Тут я должен сказать, он проявил политическую безграмотность. Настоящий коммунист как должен поступать? Ты за колхозников переживай, а государству все отдай сполна, что потребуют. И правильно ему Мотяков сказал: «Ты колхозников ставишь на первое место, а государство на второе. Отстраним!»
Приехали в колхоз трое, во главе с Мотяковым:
– Собери массу! Говорить будем.
Ладно, собрались на собрание…
– Товарищи! – выступает Мотяков. – Вы знаете, что все мы переживаем очередную трудность… Засуху и недород.
– Она, засуха-то, больно чудная, – говорят мужики. – Вон через дорогу, в Прудках, засушило, а у нас нет.

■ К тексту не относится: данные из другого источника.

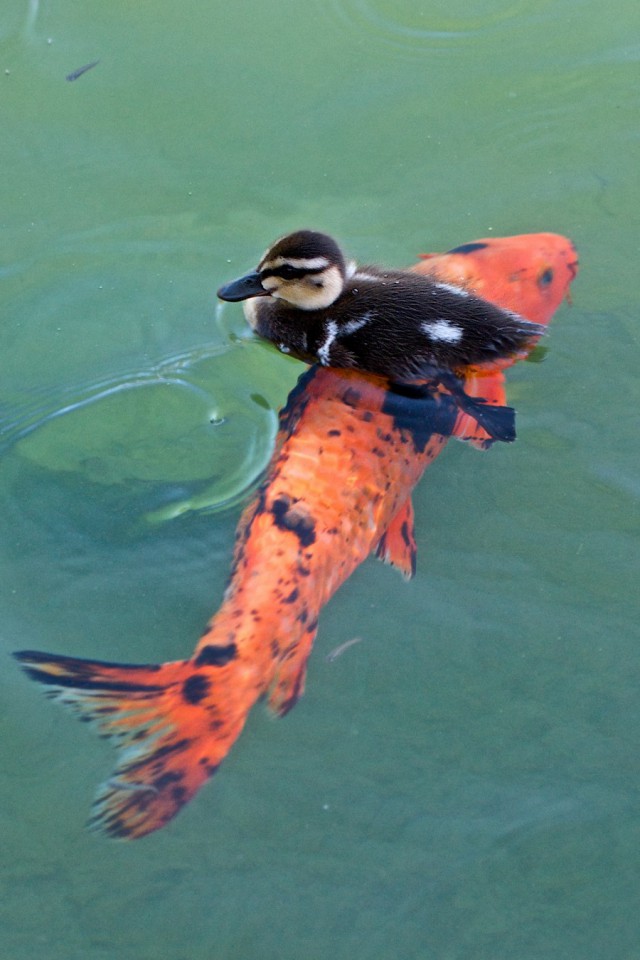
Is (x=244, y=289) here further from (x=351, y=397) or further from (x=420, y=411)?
(x=420, y=411)

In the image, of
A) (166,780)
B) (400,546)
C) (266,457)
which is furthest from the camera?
(266,457)

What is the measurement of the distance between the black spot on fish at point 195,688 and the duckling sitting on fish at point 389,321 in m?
1.32

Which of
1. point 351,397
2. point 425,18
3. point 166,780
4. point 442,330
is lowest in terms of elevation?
point 166,780

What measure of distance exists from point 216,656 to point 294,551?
0.40m

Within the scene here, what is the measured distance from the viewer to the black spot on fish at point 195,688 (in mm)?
2527

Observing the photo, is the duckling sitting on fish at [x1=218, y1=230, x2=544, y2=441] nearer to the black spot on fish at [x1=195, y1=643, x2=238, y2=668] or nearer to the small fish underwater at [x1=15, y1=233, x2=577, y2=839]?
the small fish underwater at [x1=15, y1=233, x2=577, y2=839]

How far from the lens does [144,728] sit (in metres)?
2.51

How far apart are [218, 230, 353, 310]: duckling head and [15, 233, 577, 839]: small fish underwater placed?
0.90 ft

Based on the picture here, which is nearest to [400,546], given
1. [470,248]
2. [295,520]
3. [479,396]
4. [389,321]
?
[295,520]

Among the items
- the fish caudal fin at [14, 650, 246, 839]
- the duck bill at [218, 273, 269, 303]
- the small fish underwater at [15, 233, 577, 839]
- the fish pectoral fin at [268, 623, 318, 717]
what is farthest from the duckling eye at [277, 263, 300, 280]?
the fish caudal fin at [14, 650, 246, 839]

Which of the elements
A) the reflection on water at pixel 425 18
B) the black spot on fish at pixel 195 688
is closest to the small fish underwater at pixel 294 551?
the black spot on fish at pixel 195 688

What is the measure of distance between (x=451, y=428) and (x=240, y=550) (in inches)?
35.8

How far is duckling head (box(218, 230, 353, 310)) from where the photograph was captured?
321cm

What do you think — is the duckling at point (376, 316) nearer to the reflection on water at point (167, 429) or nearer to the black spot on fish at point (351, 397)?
the black spot on fish at point (351, 397)
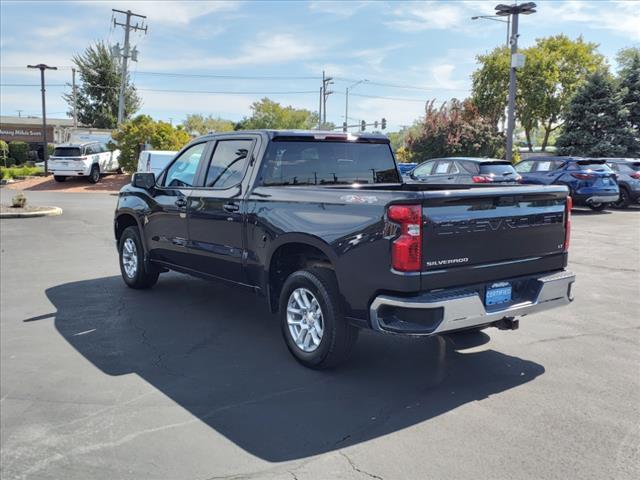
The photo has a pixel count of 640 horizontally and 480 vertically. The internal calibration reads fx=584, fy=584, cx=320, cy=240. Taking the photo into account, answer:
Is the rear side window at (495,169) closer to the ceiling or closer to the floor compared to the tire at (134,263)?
closer to the ceiling

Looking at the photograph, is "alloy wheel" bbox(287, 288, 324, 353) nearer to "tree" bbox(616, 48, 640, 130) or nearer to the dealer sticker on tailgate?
the dealer sticker on tailgate

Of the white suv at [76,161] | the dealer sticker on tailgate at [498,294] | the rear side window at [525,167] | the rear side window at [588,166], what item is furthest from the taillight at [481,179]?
the white suv at [76,161]

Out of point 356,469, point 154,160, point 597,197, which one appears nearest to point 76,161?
point 154,160

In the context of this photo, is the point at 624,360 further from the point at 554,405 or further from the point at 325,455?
the point at 325,455

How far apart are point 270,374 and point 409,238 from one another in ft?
5.58

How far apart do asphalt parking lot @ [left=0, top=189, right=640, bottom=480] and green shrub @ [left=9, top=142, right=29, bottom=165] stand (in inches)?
1677

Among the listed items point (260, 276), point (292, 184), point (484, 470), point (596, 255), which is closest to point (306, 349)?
point (260, 276)

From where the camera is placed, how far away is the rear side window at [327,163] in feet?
18.2

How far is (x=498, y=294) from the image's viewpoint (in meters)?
4.43

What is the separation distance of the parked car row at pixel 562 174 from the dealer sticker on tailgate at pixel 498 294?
10.7 metres

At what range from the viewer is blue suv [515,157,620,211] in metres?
17.8

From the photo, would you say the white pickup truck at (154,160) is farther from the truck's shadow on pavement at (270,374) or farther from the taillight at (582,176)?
the truck's shadow on pavement at (270,374)

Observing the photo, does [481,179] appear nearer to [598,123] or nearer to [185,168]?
[185,168]

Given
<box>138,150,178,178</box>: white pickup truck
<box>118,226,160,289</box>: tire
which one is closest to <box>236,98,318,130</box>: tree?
<box>138,150,178,178</box>: white pickup truck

Вроде бы одна небесная канцелярия над нами.
– Небо одно, да молитвы другие, – крикнули с места, и все засмеялись.
– Товарищи, не будем ссылаться на объективные трудности. У вас уродилось лучше, вы и должны пример показать. Откликнемся на призыв партии – сдадим нашему государству двадцать тысяч центнеров!
А кто-то из зала:
– Зачем двадцать тысяч? Давайте сдадим тридцать! Вот это по-нашему.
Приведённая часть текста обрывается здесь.